I am trying to incorporate more GD practices into my parenting style, but get stuck on a few things.

DS has a habit of walking up to his toy boxes and dumping the contents all over the floor. He is not doing that to play with them because after he dumps them he walks away.

He also throws toys a lot, sometimes in frustration and sometimes it seems just for fun.

To me it seems the natural consequence of dumping out toys is that there is a big mess, but it doesn't bother him - it bothers *me*! Is this something I just have to deal with because it is my issue, not his?

The natural consequence of throwing toys seems to be that something or someone *might* get hurt, but he has never observed this happen and I would hate to let it happen just so that he can see the consequence. How do you teach a child not to throw?

In my baby-brained state (1 mo old dd) it's hard for me to work through these things! Any help and advice is much appreciated...

TIA


----------



## guest9921 (Nov 3, 2005)

Throwing toys are no longer accessible to DS. He throws them, I quietly put them up. Sometimes he protests, and we talk about not throwing toys.

Dumping toys?
Hah.
My DS LOVES to dump toys. We have his babybathtub (his boat, we call it) full of toys, and a toybox full of his dolls, animals, and whatnot. He has two big bags of blocks - and they're perpetually on the floor.
I pick them up twice a day, and twice a day he picks the bag up and dumps them out. Sometimes he'll stop to play, sometimes not.
I'm fine with it.
Then again, they're in an area thats not a walking path - and when they are picked up, I ask him to help me.

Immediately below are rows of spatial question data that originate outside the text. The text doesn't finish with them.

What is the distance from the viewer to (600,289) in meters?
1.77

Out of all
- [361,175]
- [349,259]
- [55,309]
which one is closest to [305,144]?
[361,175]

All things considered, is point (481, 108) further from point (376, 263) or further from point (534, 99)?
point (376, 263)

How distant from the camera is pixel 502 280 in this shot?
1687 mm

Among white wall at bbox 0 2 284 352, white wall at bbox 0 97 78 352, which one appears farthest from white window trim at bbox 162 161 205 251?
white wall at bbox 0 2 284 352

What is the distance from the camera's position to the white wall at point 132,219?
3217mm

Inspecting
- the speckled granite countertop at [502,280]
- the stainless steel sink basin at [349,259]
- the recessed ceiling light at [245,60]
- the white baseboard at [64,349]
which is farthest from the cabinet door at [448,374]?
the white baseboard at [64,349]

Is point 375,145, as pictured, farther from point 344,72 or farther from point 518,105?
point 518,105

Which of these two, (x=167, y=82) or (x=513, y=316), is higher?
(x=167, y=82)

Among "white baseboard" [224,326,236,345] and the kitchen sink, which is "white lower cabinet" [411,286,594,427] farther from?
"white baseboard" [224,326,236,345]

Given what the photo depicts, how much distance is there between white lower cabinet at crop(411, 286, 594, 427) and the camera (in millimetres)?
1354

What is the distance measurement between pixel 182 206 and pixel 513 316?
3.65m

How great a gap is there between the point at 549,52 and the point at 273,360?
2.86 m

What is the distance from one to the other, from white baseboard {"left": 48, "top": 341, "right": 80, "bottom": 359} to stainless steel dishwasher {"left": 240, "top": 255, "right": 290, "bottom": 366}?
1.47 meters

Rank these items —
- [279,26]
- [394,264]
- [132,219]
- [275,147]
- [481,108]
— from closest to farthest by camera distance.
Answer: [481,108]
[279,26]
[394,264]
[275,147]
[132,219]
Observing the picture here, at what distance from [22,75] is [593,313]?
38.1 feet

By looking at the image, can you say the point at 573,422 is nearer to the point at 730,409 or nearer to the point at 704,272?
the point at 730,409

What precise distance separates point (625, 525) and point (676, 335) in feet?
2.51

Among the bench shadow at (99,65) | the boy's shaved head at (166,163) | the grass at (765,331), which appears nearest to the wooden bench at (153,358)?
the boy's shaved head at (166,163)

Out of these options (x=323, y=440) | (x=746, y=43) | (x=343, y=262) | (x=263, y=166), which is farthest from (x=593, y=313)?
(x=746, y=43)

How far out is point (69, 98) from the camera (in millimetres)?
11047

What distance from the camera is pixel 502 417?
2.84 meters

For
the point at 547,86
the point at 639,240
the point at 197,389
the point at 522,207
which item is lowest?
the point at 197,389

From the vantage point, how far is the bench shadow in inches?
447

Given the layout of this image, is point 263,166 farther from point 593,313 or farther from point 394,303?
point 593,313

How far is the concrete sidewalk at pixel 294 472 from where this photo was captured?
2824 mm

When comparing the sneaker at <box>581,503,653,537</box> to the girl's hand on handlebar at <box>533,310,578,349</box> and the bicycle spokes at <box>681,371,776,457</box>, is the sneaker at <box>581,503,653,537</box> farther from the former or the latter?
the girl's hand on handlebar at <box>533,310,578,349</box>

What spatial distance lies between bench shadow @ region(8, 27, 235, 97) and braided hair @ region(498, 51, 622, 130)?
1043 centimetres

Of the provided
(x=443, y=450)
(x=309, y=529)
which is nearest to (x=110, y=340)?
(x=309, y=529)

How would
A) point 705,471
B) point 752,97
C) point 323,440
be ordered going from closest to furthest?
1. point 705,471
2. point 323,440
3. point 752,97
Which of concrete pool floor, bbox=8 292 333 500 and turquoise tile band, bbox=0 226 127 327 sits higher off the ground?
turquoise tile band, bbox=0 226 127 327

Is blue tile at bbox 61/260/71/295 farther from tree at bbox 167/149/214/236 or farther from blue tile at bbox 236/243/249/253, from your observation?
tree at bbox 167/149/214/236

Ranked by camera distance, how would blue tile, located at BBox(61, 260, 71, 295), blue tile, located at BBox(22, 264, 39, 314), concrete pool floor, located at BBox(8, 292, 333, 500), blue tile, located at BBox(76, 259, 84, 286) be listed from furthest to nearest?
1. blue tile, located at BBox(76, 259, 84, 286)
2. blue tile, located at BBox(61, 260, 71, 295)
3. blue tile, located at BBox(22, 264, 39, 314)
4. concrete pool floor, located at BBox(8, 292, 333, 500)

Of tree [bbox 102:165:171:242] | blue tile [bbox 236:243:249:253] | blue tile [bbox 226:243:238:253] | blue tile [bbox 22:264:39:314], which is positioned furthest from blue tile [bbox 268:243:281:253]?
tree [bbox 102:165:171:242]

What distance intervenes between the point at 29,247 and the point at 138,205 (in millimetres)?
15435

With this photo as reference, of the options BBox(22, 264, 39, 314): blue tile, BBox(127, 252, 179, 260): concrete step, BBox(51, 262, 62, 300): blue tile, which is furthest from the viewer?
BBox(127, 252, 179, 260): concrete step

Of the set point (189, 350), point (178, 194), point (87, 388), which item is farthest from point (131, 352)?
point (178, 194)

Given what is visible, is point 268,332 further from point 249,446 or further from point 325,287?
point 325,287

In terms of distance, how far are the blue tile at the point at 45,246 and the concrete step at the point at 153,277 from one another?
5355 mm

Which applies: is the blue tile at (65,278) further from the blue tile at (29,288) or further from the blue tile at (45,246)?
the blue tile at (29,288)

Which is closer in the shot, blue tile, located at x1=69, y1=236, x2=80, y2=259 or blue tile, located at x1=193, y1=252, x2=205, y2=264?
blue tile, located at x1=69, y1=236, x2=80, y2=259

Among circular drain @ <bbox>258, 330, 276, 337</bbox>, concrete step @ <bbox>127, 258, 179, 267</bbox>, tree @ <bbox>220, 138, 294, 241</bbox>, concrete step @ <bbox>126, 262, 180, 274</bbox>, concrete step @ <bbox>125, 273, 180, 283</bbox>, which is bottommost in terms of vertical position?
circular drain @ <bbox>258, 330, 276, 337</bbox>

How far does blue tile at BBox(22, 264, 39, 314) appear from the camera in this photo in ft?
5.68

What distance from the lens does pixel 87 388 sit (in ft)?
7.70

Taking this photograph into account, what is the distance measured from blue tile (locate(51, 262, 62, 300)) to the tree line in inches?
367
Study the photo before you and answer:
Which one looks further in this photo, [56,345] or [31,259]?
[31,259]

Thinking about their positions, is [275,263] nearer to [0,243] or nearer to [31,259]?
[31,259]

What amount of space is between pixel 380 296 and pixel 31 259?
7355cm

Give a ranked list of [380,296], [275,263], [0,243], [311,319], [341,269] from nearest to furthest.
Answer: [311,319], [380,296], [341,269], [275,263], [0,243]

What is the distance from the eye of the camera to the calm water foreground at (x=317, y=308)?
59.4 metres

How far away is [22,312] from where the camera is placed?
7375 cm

[I'm also fine with clutter, so Im quite strange.]


----------



## tooticky (Mar 30, 2006)

Wow - you are indeed lucky that you don't mind clutter!







I'm totally crazy about avoiding it... Definitely an adjustment when kids enter the picture.

I am wondering how removing the toy is a natural consequence. It's my first instinct, but it seemed like an artificial consequence to me. Not that I have any other ideas!









Thanks for the reply...


----------



## chfriend (Aug 29, 2002)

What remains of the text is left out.